A lot of the replication crisis imo is just realizing that landmark studies were underpowered. That is, they don’t prove what they meant to prove, but that is very different from whether the effect exists i.e. an effect may exist yet be hard to prove and social scientists are rarely rigorous in study design, from training and from inherent difficulty.
Nudges are often imagined as just how choices are presented, but yes the default option is considered part of nudge theory. As also is social proof ("Your friends picked this choice").
also, the question is how much structural elements influence outcomes (not merely decisions), not whether they do or not. that’s the extra complexity of a social system built atop a biological system built atop a chemical environment built atop a physical one. we’re complicated. physics is nigh child’s play in comparison.
This seems to be the standard response to anything that seeks to debunk nudge. Any time you say ‘This example of a nudge doesn’t work / isn’t replicable / isn’t actually socially helpful’ someone will say ‘Ah but that’s not really nudge tactics.’
Also the other way will come up in these kinds of "arguments" without doubt.
"How can these horrible critics say nudges don't work? Have they never been nudged with a loaded revolver? Can they not imagine that working?"
Leaving those of us who don't follow the controversy closely in the field and are interested in what has actually been found out and understood about the world with some degree of confidence across many fields of study, leaves us scratching our heads unable to see through the viewing window for all the mud getting flung.

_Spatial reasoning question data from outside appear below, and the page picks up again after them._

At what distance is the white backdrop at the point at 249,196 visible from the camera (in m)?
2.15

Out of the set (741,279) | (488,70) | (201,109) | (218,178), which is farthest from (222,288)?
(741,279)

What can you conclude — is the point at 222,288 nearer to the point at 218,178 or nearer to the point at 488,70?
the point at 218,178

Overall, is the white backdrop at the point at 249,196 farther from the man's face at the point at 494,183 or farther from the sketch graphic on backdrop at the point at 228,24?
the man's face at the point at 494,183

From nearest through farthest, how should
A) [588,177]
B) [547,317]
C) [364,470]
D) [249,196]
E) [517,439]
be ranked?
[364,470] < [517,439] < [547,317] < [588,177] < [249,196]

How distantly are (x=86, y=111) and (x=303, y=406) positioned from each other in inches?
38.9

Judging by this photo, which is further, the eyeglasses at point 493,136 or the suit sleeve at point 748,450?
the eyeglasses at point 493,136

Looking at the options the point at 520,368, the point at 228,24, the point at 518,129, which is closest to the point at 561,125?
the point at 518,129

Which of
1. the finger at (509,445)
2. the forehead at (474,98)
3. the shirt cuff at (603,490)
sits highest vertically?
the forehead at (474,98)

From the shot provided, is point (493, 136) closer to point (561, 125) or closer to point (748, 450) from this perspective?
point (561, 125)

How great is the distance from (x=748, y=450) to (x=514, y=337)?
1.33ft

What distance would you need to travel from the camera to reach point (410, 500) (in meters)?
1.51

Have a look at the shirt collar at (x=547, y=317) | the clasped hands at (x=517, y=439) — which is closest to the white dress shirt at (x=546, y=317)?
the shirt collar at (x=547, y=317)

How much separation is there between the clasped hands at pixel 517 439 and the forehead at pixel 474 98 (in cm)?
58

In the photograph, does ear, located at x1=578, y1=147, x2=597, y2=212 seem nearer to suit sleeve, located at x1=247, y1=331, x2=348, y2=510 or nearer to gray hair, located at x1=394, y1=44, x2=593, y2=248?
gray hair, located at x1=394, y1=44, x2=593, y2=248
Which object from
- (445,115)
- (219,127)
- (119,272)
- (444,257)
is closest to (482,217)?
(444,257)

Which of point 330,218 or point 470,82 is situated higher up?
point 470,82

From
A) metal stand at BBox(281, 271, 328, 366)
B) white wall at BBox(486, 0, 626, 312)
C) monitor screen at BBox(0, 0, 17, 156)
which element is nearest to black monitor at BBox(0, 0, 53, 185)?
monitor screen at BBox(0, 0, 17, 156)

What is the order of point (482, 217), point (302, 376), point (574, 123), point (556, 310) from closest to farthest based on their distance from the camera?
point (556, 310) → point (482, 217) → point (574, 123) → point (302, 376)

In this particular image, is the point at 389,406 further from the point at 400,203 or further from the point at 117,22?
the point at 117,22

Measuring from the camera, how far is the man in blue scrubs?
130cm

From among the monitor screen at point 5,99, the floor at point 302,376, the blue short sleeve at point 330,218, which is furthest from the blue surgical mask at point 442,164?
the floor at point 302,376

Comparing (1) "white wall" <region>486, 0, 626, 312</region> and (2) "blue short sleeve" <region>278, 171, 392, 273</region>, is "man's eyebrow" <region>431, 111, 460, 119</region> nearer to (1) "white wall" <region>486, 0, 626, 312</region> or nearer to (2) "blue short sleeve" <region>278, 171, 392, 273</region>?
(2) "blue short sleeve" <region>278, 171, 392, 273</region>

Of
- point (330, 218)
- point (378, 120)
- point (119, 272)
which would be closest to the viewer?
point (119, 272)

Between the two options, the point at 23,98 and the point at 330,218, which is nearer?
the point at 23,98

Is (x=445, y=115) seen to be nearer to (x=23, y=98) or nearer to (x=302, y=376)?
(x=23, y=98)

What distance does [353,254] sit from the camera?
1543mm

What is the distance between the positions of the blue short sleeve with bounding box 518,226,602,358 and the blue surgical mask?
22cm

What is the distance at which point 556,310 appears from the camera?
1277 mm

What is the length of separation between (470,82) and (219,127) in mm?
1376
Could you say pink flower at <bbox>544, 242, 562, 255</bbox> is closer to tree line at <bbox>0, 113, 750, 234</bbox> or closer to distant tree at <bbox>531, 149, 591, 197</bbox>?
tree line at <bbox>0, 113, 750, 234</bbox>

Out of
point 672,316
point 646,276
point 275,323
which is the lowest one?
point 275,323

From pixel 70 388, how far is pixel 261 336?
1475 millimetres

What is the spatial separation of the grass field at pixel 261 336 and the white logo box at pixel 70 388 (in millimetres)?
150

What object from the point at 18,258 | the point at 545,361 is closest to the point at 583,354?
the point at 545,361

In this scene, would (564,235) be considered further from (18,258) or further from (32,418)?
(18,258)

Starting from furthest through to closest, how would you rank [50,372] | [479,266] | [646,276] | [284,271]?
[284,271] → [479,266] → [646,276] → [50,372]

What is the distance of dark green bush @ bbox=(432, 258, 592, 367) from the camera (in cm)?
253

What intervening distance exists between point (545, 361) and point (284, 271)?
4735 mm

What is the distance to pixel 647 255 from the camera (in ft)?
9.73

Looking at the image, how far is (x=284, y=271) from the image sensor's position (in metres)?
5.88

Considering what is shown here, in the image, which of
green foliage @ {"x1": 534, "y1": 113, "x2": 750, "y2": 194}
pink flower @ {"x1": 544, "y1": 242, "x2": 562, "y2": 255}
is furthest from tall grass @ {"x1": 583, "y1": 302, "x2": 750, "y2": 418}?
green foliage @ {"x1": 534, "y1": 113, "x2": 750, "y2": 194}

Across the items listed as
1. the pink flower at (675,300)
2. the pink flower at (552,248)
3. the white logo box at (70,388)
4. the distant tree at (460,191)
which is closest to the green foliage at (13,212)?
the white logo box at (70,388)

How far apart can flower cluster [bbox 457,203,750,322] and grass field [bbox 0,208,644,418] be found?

401k is a good example, I have had it for my whole career but if there was a form at any point asking me how much of my pay I want to contribute I would have said 0 because I prefer cash at hand than cash some day and all the b.s. health insurance is already taking a lot. But 401k doesn't bother me enough to change the default so I leave it be as some kind of rainy day fund. I didn't like paying the penalty to withdraw it, unless I turn 65, it will always be worth significantly less than it says on paper, I am not even convinced it is beating inflation. My point is, because people don't change the default it does not mean they have accepted it or like it, that is an incorrect conclusion.
Food is another example, I like cheese sometimes but when there is an option for it I take it out of the food most times but I won't go out of my way to ask for its removal otherwise, this has a real health impact.
If you’re worried about beating inflation, have a long time horizon, and don’t mind some risk you might looking into investing in total market index funds. An index fund for the S&P 500 has averaged ~10% returns when looking back 30 years [1].
If you’re just concerned about inflation, don’t like risk, and don’t mind locking you money up for a little bit Treasury Inflation Protected Securities [2] are also a thing. Their returns are tied to the Fed’s measurement of inflation (CPI).
I ask because I am sure that changing defaults DEFINITELY works, especially if the user does not have a strong existing preference.
You're not really changing user behaviour most of the time, you're changing the outcome of what they're trying to do, which is to reduce their cognitive load by ignoring as much as they possibly can.